Of course, you cannot perform “social adjustment” without stepping on some toes. Were mistakes made and harm done in some cases? Certainly. Did some people practice eugenics with too much zeal and not enough evidence? Absolutely. Did eugenicists sometimes overstate the reproductive threat posed by the mentally ill and feebleminded? Yes, they did.


But we should remember than any such wide-ranging policy will entail some problems and abuses at first. If one believes in the mission, then such problems become a necessary evil and a learning experience rather a reason to abandon it altogether. Sterilizing 36,000 criminals, syphilitics, vagabonds, and psychopaths over the course of 25 years, amounting to 1,440 per year, just might — might! — be an acceptable price to pay for a stable, productive society, even if a handful of individuals got a raw deal. Does this sound harsh? Well, does the fact that there are children who end up regretting the sex-change operations they underwent convince a transgender activist to renounce transgenderism? This is the same, except that whereas eugenicists strived for the unimpeachable goal of genetically improving entire populations, transgender activists mutilate troubled children in order to transmogrify them into any one of the 478 genders they assert exist — and, incidentally, sterilize them as well. They are therefore quite impeachable themselves.

Work order 1 –
Answer these questions using the passage on eugenics:
(a) According to the passage, what did eugenicists sometimes overstate?
(b) How many people does the passage say were sterilized, and over how many years?
(c) What yearly figure does the passage give for those sterilizations?
Work order 2 – Pick up the passage on eugenics where it stops and continue it.

Stored items from a collection:
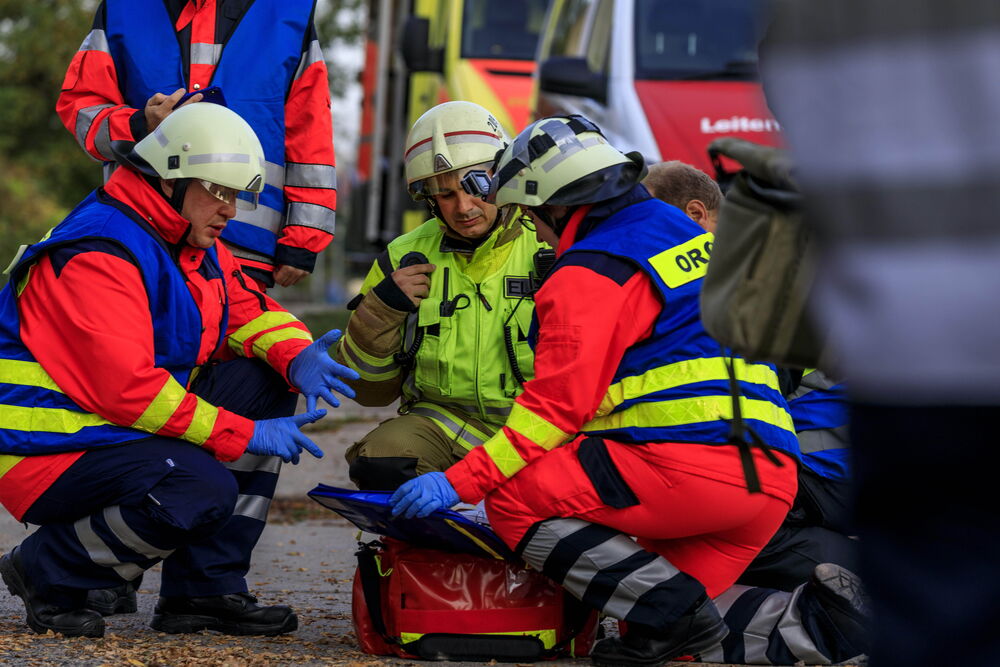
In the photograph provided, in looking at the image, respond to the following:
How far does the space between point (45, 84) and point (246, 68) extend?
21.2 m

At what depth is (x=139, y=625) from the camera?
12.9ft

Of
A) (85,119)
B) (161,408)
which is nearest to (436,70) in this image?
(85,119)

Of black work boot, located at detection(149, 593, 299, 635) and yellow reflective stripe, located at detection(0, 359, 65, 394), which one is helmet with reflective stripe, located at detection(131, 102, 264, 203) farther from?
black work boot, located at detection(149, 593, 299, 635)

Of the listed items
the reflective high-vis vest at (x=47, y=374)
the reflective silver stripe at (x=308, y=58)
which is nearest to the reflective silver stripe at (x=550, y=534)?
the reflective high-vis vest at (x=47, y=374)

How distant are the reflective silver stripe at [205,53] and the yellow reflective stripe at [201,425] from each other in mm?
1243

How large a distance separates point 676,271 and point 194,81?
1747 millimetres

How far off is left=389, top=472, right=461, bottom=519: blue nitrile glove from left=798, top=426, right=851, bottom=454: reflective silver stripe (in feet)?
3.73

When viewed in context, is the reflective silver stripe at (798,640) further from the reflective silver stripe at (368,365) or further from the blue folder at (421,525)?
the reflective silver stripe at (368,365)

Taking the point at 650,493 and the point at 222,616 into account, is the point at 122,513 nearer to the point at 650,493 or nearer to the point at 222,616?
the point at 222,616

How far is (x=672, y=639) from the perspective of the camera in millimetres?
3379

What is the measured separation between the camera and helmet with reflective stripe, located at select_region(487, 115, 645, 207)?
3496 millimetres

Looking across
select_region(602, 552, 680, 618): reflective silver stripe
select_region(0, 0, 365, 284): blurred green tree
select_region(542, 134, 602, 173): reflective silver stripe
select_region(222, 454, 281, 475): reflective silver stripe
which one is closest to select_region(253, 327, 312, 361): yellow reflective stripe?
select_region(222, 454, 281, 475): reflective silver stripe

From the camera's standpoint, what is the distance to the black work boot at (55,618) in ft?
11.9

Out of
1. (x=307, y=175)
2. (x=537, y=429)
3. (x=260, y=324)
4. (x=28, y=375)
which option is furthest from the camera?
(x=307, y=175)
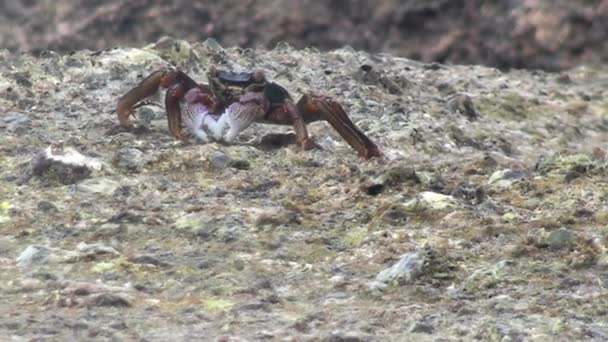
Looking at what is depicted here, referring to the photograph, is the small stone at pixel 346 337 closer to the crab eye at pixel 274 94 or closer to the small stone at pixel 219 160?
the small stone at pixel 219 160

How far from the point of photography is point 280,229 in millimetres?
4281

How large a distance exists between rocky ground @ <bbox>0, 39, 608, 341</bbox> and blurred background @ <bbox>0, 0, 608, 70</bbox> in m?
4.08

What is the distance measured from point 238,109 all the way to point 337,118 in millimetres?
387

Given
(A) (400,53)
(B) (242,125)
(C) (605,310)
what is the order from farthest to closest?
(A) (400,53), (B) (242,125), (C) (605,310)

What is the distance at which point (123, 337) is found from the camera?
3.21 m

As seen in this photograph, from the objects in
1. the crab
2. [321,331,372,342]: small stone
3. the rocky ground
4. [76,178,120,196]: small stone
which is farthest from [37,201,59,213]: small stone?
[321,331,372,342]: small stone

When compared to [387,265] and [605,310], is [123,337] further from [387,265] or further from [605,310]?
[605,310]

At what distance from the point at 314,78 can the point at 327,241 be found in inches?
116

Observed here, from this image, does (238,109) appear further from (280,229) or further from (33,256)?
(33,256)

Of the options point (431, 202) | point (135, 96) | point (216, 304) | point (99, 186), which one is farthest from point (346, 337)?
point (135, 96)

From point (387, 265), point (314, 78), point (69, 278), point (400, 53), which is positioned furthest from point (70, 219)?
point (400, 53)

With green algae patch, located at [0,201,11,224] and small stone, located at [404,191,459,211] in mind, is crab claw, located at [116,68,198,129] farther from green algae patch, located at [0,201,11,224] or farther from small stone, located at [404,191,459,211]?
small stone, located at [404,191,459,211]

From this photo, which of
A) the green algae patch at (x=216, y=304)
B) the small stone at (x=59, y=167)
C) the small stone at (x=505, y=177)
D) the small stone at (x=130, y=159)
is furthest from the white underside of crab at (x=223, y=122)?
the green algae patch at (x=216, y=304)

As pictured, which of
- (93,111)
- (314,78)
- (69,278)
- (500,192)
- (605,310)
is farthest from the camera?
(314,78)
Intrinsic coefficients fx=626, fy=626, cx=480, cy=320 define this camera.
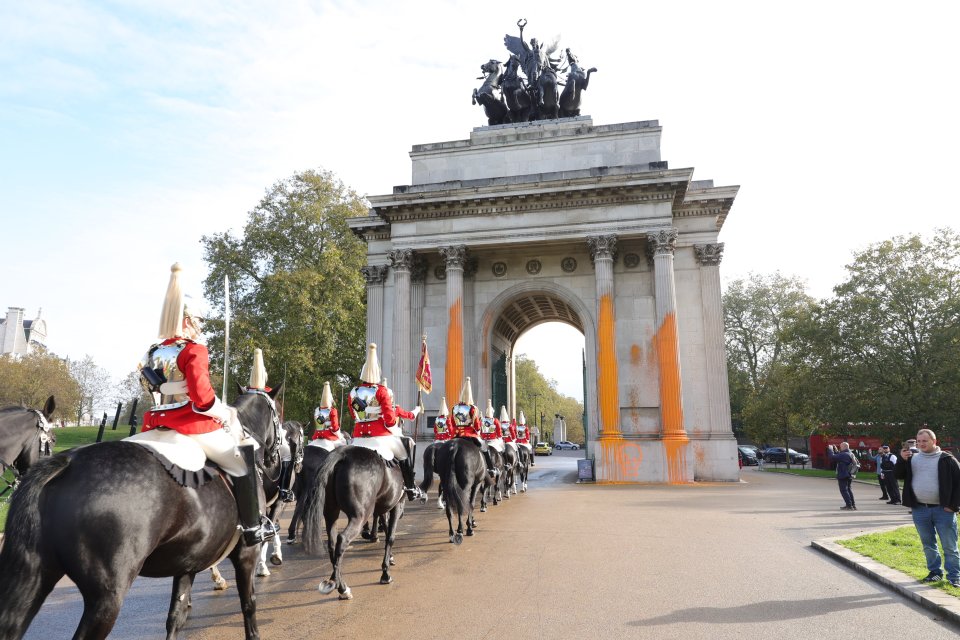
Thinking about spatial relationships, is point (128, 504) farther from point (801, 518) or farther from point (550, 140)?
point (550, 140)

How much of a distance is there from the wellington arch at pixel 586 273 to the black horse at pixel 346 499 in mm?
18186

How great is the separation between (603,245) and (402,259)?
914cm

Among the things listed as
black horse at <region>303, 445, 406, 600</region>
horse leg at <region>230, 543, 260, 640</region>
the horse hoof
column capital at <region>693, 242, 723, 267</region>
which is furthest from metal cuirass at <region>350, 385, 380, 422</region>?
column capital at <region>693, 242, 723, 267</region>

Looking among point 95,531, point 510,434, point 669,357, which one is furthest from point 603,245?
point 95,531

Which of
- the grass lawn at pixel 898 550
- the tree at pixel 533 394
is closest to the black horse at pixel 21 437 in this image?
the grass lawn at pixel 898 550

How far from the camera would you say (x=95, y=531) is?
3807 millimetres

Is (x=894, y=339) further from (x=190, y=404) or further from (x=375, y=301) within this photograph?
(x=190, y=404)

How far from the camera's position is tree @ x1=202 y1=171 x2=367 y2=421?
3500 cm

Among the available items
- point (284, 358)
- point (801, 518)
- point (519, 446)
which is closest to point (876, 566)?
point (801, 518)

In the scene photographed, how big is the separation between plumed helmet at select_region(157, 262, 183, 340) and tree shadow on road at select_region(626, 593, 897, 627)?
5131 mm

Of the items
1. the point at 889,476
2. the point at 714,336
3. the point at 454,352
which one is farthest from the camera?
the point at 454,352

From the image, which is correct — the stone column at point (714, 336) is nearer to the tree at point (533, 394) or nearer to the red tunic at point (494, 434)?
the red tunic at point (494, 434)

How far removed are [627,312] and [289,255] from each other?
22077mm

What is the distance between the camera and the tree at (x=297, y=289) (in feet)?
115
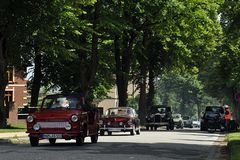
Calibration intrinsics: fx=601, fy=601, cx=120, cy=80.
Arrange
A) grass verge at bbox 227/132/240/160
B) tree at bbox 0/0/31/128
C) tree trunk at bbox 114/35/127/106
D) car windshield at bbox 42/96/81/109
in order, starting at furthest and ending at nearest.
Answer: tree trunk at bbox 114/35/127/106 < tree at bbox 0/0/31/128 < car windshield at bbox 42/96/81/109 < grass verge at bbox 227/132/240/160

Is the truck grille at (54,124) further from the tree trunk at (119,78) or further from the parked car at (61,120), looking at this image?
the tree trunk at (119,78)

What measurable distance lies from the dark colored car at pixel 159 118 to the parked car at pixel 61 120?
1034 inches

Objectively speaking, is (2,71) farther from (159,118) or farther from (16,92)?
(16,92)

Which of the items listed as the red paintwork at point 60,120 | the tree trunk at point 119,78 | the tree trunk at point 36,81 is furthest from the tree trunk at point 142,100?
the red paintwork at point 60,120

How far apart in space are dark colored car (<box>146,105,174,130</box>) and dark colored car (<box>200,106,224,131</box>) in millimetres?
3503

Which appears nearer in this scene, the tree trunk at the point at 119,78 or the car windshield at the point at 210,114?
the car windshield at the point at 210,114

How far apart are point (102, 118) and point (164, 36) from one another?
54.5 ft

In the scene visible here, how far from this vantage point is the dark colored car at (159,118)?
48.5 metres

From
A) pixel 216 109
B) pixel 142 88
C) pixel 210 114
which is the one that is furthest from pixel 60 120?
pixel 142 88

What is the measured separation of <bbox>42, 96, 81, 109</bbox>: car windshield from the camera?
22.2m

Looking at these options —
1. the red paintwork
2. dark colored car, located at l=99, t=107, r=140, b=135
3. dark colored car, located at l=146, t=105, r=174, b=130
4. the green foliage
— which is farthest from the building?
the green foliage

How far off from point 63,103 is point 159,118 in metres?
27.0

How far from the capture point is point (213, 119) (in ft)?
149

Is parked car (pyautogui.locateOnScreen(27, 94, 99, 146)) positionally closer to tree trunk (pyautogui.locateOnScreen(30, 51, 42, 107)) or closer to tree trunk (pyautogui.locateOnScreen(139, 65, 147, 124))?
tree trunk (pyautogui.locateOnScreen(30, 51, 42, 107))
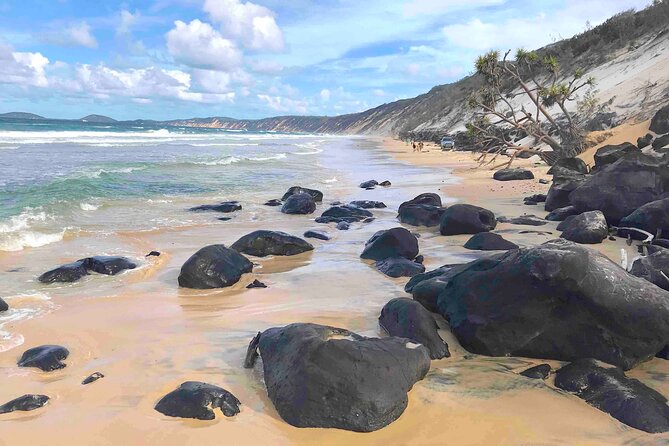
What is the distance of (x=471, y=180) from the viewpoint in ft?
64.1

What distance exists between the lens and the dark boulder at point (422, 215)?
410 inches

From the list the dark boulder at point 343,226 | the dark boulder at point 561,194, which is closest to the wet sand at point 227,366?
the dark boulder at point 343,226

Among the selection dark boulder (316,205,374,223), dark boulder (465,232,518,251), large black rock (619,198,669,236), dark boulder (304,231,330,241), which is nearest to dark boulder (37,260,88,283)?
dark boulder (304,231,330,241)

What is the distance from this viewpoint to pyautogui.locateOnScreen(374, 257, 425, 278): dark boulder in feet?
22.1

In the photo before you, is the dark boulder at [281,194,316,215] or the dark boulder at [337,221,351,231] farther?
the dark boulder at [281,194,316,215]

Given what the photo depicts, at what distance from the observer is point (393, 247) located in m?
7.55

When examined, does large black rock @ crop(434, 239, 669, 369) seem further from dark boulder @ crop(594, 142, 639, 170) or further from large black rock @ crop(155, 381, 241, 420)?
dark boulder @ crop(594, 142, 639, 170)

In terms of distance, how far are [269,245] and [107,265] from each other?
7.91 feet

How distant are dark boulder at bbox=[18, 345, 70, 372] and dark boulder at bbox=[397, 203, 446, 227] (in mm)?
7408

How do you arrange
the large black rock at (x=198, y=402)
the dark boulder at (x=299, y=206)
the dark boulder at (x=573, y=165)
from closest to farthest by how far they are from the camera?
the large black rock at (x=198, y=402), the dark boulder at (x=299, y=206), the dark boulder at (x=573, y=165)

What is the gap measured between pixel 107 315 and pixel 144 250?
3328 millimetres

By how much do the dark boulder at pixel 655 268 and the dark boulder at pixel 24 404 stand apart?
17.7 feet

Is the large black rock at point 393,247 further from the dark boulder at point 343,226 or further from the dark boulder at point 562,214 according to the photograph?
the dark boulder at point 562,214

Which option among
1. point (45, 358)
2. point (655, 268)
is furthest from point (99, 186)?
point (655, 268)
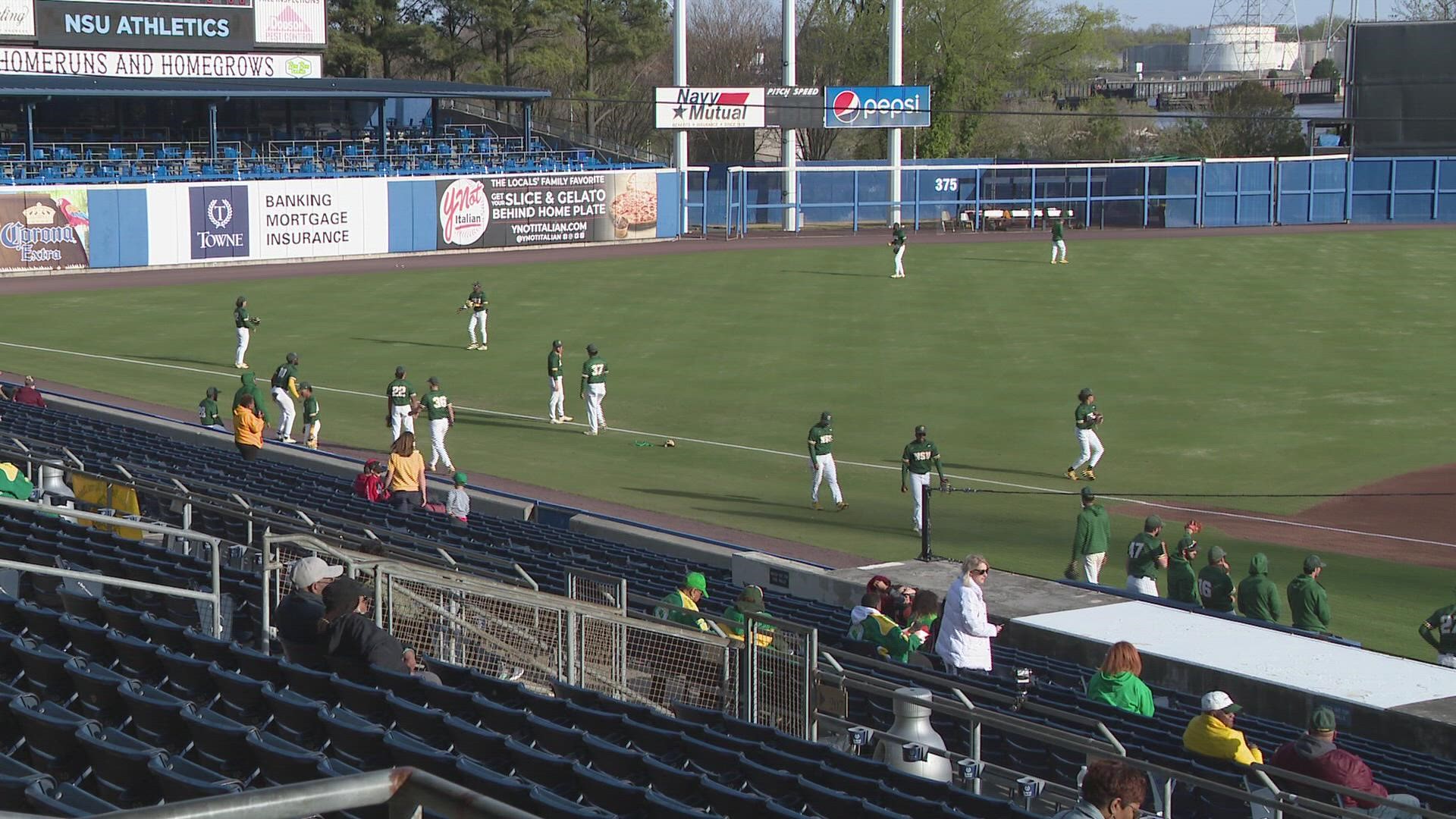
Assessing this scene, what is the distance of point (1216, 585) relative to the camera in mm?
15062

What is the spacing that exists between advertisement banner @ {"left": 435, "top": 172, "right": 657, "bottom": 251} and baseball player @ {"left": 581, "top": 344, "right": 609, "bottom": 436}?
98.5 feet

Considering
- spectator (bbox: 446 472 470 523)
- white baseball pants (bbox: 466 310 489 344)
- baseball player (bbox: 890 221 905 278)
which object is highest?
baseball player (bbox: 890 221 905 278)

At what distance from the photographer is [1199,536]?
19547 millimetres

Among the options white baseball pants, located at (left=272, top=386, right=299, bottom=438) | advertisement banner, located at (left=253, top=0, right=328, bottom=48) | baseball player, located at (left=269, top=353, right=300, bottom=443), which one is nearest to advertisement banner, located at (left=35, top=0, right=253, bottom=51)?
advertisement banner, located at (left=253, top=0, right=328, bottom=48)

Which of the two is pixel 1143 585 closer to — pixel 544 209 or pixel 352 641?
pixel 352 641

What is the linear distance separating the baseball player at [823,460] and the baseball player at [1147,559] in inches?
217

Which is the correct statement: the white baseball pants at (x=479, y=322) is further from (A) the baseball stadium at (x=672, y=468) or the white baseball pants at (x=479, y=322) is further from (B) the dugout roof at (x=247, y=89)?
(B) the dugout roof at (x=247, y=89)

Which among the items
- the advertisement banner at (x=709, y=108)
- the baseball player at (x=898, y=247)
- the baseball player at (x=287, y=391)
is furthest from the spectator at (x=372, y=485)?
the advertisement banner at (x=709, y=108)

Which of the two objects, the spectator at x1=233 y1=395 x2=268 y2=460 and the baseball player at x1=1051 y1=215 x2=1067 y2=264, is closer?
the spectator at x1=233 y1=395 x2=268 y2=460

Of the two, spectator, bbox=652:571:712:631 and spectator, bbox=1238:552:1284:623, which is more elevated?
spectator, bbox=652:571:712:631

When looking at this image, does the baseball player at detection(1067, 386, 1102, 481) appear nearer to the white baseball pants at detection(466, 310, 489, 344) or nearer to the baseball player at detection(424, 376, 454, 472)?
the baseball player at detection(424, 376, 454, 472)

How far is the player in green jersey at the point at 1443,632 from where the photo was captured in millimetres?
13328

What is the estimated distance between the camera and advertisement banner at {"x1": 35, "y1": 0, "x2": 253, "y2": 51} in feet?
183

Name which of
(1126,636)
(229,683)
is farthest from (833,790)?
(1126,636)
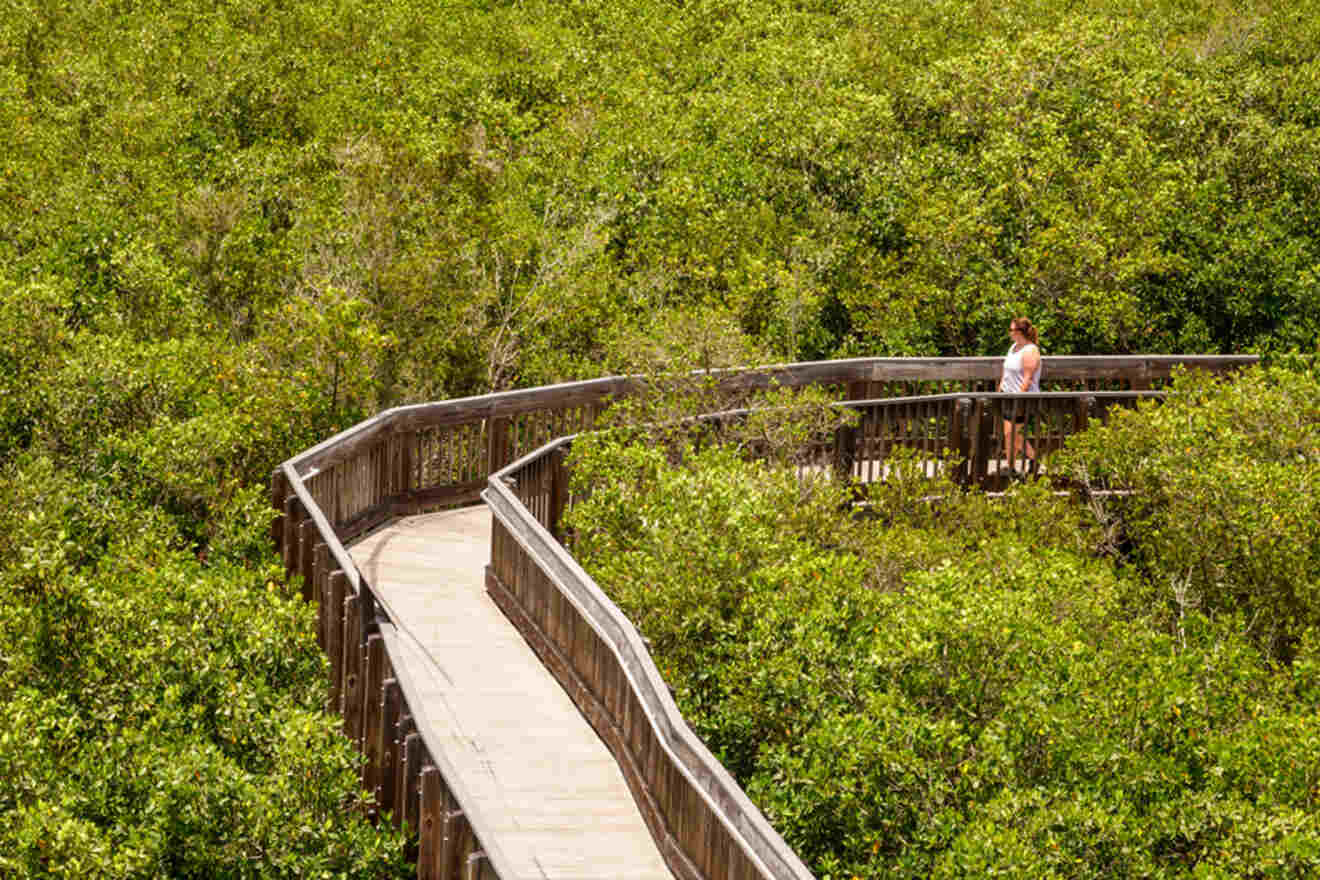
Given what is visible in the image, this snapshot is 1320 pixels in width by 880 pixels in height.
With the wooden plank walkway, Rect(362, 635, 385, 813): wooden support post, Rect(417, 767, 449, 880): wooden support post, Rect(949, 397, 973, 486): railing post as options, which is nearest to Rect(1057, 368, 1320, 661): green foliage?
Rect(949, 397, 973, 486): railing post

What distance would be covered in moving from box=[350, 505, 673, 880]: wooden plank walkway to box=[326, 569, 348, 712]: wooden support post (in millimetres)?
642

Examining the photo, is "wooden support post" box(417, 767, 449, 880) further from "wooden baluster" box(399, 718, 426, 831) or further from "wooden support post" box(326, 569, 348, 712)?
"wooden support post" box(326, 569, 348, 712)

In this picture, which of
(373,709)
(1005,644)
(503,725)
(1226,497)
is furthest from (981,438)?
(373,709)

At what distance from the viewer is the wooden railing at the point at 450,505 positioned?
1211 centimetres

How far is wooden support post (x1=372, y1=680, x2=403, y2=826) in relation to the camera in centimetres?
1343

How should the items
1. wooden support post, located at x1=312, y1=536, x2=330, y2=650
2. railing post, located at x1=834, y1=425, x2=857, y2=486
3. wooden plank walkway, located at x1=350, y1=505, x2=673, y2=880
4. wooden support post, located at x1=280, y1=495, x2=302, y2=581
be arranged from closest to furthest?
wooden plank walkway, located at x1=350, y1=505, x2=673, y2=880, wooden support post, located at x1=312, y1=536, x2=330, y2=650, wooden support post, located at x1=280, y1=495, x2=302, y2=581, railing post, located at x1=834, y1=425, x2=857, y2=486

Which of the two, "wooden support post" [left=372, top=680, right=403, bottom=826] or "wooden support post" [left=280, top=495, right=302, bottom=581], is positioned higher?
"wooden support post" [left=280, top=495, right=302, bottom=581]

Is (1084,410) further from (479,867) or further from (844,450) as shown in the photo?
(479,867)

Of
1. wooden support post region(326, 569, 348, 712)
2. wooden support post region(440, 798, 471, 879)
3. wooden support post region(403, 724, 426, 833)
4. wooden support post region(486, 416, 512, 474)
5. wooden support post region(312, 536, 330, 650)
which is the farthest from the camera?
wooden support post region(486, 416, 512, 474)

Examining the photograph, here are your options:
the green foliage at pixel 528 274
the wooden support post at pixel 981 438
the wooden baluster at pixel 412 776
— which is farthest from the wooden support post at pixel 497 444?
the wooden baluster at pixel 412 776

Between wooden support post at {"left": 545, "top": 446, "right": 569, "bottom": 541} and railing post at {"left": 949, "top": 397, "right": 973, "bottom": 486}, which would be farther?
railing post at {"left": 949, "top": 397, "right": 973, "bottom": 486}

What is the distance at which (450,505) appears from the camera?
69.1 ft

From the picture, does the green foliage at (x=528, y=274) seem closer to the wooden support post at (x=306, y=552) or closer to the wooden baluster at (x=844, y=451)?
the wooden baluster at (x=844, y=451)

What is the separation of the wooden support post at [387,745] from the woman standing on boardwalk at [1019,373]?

Output 1 –
(a) They overstated the reproductive threat posed by the mentally ill and feebleminded.
(b) 36,000 people were sterilized over 25 years.
(c) 1,440 per year.

Output 2 –
Additionally, what many people don’t remember about this particular hot potato is that eugenics eventually corrected itself.


By the 1930s, people were already developing a “reform eugenics” which pushed back against the more stringent and punitive features of the previous “mainline eugenics” — the type of eugenics that John Mead had promoted. Much of this sprang from concern for human rights in the face of cruel and unusual punishment. More, however, came from advances in biology — genetics in particular. Armed with this as well as improved technology, it was only a matter of time before reform eugenics overtook its mainline counterparts. Volunteerism became the word of the day, sterilization fell by the wayside, and soon eugenicists were genetically screening husbands and wives for genetic disorders. Had the Second World War not happened, eugenics would have remained in the American and British mainstream for much longer than it did. And that would have been a good thing.


Unfortunately, today’s Left is too wrapped up in its hatred for whites, and conservatives are too intimidated by their taboos to understand the eugenics movement for what it was: an honest attempt to use science, the law, and statistics to improve humanity in the only way it can be improved: genetically. It wasn’t perfect, but it was vastly superior to what we have today, which is pure dysgenics. Yes, non-white immigration, racial miscegenation, lax attitudes towards crime, and the mainstreaming of transgenderism — among other things — can only amount to dysgenic change. This will be our future, because we turned our backs on eugenics. Once a critical mass of us realizes this, embraces eugenics, and returns it to the mainstream where it belongs, we’ll be able to claw our way back to the stability we enjoyed a century ago — and hopefully, restore Mead Memorial Chapel’s proper name as well.